Stockstill and crew were doing the effects for “The Prodigy” when the script called for a rain scene from a seven-story building.

“The temperature went from 45 to about 16 degrees in three or four hours,” Stockstill said. “We were up there pumping the rain but when it was hitting the sidewalk it was turning to ice.”

Stockstill said he remembers his daughter — the company, at one time or another, has been a family organization — telling him that she couldn’t feel her left leg.

“She was wearing layers of clothes and, somehow, her jeans inside the slicker got wet and froze solid,” Stockstill said. “I had to bring her back to the hotel room and help her pull the frozen pants off. I hit them on the table to break up the ice. “She put on a dry pair and went back out to finish the shoot.”

Stockstill’s son, Ian, also worked that film with the crew and said he remembers one of the camera booms freezing in mid-swing during that particular scene.

“The Prodigy” was a relatively low-budget film, but the elder Stockstill said it did provided one of his most memorable effects.

“There were a lot of bullet hits in that movie — more than 200,” he said. “One of the scenes was in a pool hall and they wanted a bullet to strike the cue ball and make the cue ball jump over another ball and sink yet another ball.

“It took some time, but it happened.”

Stockstill’s Web site, neilsfx.com, lists nearly 40 feature movies, television movies and programs, music videos and other projects that he’s been involved with, but it’s not a complete list.

“My daughter started that and it hasn’t been updated in a while,” he said.

Filming in Louisiana

Since the Louisiana Legislature enacted film incentives in 2002, the economic impact of film-industry spending in the state went from $7.5 million in 2003 to $344 million in 2005, according to a report from Economics Research Associates in Chicago.

The 2006 figures are still being calculated.

The movie-industry spending created more than 13,000 jobs by 2005 when 23 feature films were shot in the state, according to the research.

“Louisiana’s always been a pretty popular place to film movies, but it wasn’t until recently that the people of Louisiana began to benefit from them,” Stockstill said. “The state passed all these incentives, it’s time to use them.”

Louisiana offers filmmakers a generous tax incentive — a tax credit equal to 25 percent of a studio’s in-state spending and an additional 10 percent of the payroll of Louisiana residents employed for production.
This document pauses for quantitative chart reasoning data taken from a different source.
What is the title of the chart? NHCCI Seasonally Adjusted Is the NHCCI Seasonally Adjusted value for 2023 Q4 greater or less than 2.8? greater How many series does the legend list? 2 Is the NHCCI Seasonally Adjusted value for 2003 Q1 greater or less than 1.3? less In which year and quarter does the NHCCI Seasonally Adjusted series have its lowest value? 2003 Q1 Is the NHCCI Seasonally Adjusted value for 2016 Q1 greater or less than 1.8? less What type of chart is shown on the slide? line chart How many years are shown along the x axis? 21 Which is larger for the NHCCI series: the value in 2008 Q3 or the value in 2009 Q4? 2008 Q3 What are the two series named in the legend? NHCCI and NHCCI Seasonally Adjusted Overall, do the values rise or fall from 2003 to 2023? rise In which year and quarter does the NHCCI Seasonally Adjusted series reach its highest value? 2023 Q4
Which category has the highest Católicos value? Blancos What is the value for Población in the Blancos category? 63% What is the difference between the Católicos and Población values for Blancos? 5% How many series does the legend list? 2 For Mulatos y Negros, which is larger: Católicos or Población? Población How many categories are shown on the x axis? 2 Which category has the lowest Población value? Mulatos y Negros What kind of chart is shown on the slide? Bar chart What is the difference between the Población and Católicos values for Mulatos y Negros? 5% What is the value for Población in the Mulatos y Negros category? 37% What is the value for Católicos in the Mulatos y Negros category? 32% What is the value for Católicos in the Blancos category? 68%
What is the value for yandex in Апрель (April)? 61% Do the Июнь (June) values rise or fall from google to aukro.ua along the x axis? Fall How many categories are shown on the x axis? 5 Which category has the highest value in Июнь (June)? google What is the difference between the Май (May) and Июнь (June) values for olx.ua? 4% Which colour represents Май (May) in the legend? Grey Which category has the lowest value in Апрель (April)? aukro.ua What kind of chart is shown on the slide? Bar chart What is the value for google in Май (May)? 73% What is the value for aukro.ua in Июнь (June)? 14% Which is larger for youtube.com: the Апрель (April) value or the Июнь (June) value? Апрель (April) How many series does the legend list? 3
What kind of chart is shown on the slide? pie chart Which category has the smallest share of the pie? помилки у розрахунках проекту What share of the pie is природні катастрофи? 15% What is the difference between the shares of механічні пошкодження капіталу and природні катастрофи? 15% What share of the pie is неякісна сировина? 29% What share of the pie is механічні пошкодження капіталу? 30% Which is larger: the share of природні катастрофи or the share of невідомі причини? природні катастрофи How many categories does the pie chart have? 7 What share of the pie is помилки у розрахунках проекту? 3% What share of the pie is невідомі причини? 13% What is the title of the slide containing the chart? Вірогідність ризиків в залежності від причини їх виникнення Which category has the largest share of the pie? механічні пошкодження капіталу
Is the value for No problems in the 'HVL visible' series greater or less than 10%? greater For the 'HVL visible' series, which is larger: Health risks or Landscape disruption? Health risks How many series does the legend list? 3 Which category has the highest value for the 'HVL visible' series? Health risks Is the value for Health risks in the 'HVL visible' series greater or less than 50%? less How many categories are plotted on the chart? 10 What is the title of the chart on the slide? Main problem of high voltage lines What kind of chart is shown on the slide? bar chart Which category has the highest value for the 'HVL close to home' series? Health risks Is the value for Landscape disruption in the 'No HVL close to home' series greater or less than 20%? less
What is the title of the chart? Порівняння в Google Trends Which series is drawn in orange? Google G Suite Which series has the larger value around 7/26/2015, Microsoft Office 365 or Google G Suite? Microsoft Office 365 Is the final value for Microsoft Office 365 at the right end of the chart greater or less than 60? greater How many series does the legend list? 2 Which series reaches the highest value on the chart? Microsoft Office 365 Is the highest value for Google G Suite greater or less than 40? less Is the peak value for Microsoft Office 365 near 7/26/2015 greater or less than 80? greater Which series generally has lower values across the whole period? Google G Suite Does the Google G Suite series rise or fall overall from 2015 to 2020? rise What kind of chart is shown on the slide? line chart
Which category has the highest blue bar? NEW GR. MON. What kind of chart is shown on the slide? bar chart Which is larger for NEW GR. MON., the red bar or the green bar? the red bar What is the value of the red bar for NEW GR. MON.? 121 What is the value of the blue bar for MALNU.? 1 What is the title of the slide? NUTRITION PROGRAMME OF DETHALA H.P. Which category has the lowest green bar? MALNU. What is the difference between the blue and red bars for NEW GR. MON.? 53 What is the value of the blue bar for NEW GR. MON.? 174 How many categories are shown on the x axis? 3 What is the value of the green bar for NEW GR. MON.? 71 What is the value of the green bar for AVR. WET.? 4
“These production crews used to come in here and hire everybody out of L.A.,” Stockstill said. “My whole crew (for this film) is from St. Martinville and a lot of people out there are from around here.”

Right now, Shreveport seems to be “the hub” for productions, Stockstill said. “But I hear they’re building a big stage/studio in Baton Rouge, so look for activity in this part of the state to pick up.”